_Schriftliche Aufgabe_
Setze den folgenden Kommentar über die Schalker Heimpleite gegen RB Leipzig im Anschluss an seinen letzten Satz fort.

Abstrafen oder Aufbauen? Die Nordkurve hat alles richtig gemacht!

Abstrafen oder Aufbauen? Die Nordkurve hat alles richtig gemacht!

25. Februar 2020 0 Von Susanne Hein-Reipen

Die Reaktion auf die deftige Heimpleite von Schalke 04 gegen RB Leipzig spaltet die königsblauen Gemüter: Die Nordkurve baute ihre Verlierer nach dem Schlusspfiff minutenlang wieder auf, für andere ist dieser Zuspruch für die „Versager“ genau der falsche Weg. Ein königsblauer Kommentar von Susanne Hein-Reipen…

Schon nach dem 0:3 wurde erkennbar, wie unterschiedlich die Zuschauer in der Veltins-Arena mit der sich abzeichnenden Klatsche gegen den ungeliebten Brauseclub umgehen: Auf den Sitzplatztribünen setzte eine massive Abwanderungswelle ein, so dass die Arena zum Abpfiff bereits halb geleert war.

_Materialauszüge_
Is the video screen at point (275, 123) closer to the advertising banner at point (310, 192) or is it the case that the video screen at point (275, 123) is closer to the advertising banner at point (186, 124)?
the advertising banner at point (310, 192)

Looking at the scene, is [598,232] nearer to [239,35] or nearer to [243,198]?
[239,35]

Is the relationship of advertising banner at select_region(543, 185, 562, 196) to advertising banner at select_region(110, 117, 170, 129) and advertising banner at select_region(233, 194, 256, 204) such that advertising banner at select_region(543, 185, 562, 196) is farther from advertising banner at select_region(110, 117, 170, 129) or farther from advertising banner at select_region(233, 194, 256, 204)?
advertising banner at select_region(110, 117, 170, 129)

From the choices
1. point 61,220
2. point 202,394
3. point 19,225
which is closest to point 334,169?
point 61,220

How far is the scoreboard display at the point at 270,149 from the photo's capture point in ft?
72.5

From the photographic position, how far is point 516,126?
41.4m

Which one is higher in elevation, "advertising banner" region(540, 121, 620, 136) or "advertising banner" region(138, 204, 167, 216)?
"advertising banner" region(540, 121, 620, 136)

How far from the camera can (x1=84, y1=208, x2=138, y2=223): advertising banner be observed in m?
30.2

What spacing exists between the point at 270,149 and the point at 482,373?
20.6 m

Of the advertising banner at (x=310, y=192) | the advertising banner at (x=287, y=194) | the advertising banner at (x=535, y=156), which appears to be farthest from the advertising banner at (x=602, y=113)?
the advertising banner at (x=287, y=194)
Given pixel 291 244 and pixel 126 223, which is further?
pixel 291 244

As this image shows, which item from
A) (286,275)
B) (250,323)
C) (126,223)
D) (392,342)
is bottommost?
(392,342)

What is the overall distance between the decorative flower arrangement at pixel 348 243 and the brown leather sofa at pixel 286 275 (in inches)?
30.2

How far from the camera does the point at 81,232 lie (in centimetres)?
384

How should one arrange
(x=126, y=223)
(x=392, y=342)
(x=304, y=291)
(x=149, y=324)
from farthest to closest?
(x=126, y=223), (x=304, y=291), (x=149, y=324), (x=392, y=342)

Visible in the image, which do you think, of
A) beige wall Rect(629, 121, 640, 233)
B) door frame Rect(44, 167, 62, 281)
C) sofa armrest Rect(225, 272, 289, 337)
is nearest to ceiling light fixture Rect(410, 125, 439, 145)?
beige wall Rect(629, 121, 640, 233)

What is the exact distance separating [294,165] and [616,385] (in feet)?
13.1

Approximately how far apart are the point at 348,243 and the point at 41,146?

_Lösung zur Aufgabe_
Die Nordkurve hingegen stimmte zunächst den Mythos vom Schalker Markt, dann „Wir sind die Fans, die auch zu Dir steh’n, wenn Du verlierst“ und schließlich eine nicht einmal durch das 0:5 unterbrochene Dauerschleife von „Wir sind da, jedes Spiel, ist doch klar, ob ganz unten oder oben, scheißegal, wir sind da!“ an. Dieses Bekenntnis der Unterstützung gemischt mit zahlreichen Aufmunterungsrufen schallte auch der Mannschaft noch minutenlang entgegen, als sie sichtlich geknickt vor die Kurve trat.

https://www.facebook.com/sblondundblau/videos/186272082599307/
Trotz der 0:5-Klatsche: Kein böses Wort, kein Pfiff aus der Nordkurve…

Muss man „Versager“ noch feiern?!

Stellvertretend für die Mannschaft bedankte sich Jonjoe Kenny: „Unglaublich“ sei die Reaktion der Fans gewesen, „der Club und wir Spieler müssen uns immer wieder vor Augen führen, wie glücklich man sein muss, solche Fans zu haben!“. Auch sky-Experte Lothar Matthäus verlieh den Schalkefans die Note „Eins mit Sternchen“.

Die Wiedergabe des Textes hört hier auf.